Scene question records
+ + + + + + +
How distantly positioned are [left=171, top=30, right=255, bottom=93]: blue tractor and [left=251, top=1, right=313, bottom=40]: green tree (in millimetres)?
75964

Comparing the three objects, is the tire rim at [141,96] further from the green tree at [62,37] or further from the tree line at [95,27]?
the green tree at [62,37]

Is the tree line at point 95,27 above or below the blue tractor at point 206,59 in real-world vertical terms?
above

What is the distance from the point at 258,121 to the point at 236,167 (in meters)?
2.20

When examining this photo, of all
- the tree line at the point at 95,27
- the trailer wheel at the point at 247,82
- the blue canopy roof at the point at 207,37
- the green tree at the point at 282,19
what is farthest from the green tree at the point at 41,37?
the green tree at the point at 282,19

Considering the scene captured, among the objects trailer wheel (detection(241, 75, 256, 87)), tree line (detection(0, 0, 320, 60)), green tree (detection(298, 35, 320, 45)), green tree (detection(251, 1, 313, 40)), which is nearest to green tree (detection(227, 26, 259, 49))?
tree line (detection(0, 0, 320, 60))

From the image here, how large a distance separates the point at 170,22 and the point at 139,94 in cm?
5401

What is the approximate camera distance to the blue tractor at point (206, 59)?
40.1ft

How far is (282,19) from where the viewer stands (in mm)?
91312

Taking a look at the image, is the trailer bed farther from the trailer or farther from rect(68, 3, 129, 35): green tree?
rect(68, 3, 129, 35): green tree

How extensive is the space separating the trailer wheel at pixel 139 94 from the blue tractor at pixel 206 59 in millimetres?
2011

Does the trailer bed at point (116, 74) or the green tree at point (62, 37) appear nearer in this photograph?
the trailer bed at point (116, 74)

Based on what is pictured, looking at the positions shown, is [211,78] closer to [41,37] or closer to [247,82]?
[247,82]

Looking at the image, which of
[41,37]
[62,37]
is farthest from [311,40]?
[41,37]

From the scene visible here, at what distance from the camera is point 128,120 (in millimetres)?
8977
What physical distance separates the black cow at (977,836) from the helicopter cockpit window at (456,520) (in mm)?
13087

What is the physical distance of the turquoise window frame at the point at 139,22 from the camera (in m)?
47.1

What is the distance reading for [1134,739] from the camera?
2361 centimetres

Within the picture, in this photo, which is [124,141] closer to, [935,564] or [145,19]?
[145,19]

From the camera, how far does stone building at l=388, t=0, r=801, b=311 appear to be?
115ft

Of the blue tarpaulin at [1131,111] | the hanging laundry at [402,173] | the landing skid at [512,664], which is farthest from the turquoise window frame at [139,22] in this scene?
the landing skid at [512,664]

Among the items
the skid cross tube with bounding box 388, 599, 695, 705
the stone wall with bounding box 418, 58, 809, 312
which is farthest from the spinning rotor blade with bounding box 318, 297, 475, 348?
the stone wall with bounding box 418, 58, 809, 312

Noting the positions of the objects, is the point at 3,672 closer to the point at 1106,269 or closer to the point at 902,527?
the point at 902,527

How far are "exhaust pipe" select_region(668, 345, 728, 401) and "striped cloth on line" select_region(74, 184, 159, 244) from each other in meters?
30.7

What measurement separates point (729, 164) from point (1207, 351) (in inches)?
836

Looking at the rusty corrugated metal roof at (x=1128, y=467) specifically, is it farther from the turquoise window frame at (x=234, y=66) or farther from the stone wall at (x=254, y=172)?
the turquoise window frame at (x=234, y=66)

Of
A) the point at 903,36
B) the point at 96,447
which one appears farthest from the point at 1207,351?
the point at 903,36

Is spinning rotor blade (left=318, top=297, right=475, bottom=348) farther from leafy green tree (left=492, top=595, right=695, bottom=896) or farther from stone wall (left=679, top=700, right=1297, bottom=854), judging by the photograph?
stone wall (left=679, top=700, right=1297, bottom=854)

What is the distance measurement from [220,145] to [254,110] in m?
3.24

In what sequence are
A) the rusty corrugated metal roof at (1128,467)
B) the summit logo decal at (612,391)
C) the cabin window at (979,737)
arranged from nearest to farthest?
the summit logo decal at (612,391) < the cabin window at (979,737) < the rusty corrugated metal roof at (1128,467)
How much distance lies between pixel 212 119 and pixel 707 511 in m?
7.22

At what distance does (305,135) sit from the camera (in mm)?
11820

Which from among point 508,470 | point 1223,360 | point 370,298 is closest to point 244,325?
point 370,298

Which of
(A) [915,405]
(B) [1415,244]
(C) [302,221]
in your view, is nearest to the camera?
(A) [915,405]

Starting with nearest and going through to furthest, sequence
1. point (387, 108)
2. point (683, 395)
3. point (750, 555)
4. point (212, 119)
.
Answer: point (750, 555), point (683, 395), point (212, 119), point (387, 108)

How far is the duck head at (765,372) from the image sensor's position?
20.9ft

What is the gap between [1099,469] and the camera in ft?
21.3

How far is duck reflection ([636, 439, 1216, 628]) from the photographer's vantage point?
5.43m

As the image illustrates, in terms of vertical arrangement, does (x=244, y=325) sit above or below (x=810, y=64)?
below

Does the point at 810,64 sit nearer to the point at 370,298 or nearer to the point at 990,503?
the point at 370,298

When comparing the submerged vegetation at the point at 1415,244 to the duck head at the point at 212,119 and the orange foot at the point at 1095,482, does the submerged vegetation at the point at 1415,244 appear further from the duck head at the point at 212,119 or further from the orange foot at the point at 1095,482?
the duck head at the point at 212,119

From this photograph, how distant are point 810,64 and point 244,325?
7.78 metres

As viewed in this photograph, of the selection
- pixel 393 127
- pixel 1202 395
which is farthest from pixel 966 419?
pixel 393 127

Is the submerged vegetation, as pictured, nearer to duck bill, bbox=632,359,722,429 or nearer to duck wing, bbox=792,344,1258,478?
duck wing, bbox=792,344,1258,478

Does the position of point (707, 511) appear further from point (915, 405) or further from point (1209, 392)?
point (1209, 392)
+ + + + + + +
- _Task description_
Reproduce, exactly and with nothing added, the lines from the one that includes "Does the point" through the last line of the material.

- _Exercise solution_
Does the point at 810,64 sit nearer to the point at 370,298 or nearer to the point at 990,503?
the point at 370,298

When comparing the submerged vegetation at the point at 1415,244 to the duck head at the point at 212,119 and the orange foot at the point at 1095,482, does the submerged vegetation at the point at 1415,244 appear further from the duck head at the point at 212,119 or further from the orange foot at the point at 1095,482?
the duck head at the point at 212,119

From this photograph, how distant are point 810,64 and point 244,325?
7.78 metres

As viewed in this photograph, of the selection
- pixel 393 127
- pixel 1202 395
which is farthest from pixel 966 419?
pixel 393 127

Is the submerged vegetation, as pictured, nearer to duck bill, bbox=632,359,722,429 or nearer to duck wing, bbox=792,344,1258,478?
duck wing, bbox=792,344,1258,478

Does the position of point (707, 511) appear further from point (915, 405) or further from point (1209, 392)?
point (1209, 392)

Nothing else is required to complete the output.